7.20.2011

Architecture or Revolution : A Critique on Le Corbusier's Chandigarh Design

by Fame Ornruja Boonyasit


Architecture or Revolution?

By the time of Chandigarh inauguration, the city was indeed praised as a forthcoming metropolis. The edifices made here, the Capitol Complex buildings have become the main focus in and off the architectural realm. Le Corbusier did not made himself an artist when he opened the show at Musée d’Art Decoratif back in his early years of immense friendship with Ozenfant. He declared himself as a genuine artist once Prime Minister Nehru set the inauguration bronze plaque. (fig.1)

Today, the Capitol Complex stands a Corbusian masterpiece. The three government buildings, The Palace of Justice, The Secretariat, and the Assembly, all share Brutalism in material. Although the forms and plans differ, there always exists the five points. The embedded idea of a universal Radiant City must have guided the signature style of all Le Corbusier buildings, in spite of contextual issues. Voided landscape between the Palace of Justice and the Assembly remains in awe, despite of the disposition of the Tower of the Shadows.(fig.2) The Trench of Consideration where The Open Hand stands an estranged ground.(fig.3) Clearly, the attempt to create ‘moving air under shaded condition’ has not been successful in all government buildings.(fig.4) The crowned top of the buildings are nothing but ornamental, yet the expressions of Le Corbusier’s plastic impression.(fig.5)

The sectors neglect to serve the initial intention of a complete district, resulting in vague, unused terrain that does not respond to the idea of privacy as Le Corbusier had dreamt of. If, by his attention, privacy means adequate space for a person, then the vast plateau is hence an invert which is over-exposed and non-private. The segregate land use has failed in synergetic Indian context. The only gratitude we should be granting is the traffic flow. Law and order came into the picture when Nehru envisioned the city that is an emblem of independent India. Contradictory here, is whether or not the idea of democratic independence should involve regulating the city’s inhabitants. In the identity economy, the roads seem to lose uniqueness, and feel like a labyrinth.(fig.6) Although Modernism was properly used as a tool to synthesize a Tabular Rasa city state.
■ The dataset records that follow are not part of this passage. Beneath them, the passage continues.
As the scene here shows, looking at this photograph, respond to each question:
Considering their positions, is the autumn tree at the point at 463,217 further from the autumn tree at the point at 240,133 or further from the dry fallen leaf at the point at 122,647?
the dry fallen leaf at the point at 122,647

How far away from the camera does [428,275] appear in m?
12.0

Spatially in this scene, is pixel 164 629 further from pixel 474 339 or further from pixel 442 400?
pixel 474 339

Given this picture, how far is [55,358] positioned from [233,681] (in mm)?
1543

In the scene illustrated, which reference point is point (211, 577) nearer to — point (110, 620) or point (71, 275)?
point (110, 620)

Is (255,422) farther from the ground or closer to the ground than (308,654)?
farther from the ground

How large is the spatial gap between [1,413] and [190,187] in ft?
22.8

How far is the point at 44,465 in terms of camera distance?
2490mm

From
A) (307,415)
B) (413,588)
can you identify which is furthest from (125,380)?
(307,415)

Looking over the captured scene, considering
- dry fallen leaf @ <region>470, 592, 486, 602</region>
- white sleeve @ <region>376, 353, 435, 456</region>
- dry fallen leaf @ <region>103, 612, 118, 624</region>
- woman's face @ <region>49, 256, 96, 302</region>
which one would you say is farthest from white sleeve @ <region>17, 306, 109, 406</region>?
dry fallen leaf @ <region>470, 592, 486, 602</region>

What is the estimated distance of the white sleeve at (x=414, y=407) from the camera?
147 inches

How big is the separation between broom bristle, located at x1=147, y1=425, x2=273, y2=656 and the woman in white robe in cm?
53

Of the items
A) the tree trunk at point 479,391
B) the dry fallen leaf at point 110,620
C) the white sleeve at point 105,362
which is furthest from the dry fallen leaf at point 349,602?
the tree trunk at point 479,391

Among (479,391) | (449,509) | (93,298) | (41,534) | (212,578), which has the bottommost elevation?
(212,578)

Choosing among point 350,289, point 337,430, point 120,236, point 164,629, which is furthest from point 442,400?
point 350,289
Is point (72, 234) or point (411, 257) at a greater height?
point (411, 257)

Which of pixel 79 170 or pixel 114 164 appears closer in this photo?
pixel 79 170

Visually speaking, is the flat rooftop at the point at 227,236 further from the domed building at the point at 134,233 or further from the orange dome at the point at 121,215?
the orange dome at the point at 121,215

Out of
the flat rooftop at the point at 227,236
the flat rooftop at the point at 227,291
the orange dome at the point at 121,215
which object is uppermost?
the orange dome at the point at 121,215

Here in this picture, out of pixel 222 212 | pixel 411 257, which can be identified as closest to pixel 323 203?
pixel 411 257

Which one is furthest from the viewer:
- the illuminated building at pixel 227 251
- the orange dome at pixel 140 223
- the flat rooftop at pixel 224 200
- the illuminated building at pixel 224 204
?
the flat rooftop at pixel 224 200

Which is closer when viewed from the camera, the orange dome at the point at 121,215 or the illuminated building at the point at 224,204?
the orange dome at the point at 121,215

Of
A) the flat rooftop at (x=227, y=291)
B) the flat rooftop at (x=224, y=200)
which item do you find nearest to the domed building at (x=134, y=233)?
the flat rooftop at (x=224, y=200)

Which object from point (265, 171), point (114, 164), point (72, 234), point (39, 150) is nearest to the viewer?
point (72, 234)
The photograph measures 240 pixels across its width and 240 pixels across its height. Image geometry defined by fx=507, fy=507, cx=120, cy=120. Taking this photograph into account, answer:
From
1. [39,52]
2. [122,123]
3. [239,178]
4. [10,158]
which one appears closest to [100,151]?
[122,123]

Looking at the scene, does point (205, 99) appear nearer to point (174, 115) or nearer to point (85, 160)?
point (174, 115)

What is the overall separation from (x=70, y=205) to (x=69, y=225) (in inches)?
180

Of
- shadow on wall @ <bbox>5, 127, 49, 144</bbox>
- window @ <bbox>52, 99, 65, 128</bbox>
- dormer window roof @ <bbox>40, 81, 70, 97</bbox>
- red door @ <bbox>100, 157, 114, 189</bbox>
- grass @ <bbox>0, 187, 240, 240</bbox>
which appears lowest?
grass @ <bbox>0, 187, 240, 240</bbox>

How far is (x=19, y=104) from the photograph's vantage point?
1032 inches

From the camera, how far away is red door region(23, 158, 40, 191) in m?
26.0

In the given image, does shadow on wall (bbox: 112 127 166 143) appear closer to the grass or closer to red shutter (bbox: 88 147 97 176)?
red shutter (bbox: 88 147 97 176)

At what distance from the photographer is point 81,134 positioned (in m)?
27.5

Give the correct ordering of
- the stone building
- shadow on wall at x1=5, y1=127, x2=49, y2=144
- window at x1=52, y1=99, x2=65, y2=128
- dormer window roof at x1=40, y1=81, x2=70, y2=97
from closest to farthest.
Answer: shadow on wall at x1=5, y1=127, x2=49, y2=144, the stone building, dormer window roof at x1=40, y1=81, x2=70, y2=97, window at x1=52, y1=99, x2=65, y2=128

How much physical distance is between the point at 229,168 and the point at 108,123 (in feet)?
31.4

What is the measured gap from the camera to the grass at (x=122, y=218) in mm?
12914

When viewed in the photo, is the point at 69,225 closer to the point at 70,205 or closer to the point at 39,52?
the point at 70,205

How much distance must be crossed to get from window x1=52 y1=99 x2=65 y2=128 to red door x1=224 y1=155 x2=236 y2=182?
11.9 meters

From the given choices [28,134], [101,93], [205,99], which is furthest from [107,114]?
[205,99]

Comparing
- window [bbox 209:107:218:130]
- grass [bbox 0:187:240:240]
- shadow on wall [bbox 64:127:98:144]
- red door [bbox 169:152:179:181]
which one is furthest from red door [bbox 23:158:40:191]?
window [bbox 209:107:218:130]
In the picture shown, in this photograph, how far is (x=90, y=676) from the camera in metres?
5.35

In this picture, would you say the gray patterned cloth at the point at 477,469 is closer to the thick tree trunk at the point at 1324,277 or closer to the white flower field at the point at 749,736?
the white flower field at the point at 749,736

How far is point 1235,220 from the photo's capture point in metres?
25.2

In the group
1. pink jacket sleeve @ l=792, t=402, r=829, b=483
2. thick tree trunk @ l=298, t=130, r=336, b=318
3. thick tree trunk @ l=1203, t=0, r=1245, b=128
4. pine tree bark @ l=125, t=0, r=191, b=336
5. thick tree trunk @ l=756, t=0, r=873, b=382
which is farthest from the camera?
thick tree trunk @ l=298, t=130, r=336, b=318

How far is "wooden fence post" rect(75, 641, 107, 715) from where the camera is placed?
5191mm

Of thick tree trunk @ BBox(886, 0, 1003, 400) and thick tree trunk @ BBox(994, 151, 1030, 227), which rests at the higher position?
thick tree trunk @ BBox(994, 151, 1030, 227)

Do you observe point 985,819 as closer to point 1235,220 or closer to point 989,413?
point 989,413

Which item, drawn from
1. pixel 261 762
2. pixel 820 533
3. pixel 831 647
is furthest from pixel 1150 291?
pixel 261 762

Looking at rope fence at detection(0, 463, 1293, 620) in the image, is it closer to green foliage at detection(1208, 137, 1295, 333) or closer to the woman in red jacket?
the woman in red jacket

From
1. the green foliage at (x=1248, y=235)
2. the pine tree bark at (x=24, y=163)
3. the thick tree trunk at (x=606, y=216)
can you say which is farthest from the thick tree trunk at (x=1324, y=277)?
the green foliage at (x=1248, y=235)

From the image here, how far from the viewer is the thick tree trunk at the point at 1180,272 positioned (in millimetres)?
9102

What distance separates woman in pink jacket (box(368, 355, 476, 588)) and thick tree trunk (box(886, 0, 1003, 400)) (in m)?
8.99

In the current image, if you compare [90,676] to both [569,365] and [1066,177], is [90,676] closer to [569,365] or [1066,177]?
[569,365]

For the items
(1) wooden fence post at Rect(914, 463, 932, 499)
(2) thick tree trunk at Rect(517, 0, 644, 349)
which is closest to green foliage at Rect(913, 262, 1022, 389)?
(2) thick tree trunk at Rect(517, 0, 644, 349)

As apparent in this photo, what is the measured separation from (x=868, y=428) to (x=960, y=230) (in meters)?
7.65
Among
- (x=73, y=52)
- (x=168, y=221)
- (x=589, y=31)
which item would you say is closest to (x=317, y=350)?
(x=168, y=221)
Should one seek for an architecture, an architect, or a revolution? Le Corbusier’s Chandigarh design accomplished the architectural brief, but failed to manifest its own being through time. Nevertheless, the open hand is still revolving. When a revolution became its own art piece, one could only hope for a re-designated program, with which Indian customs are harmonized, hence the re-inauguration of a public precinct, a Musée Corbusier?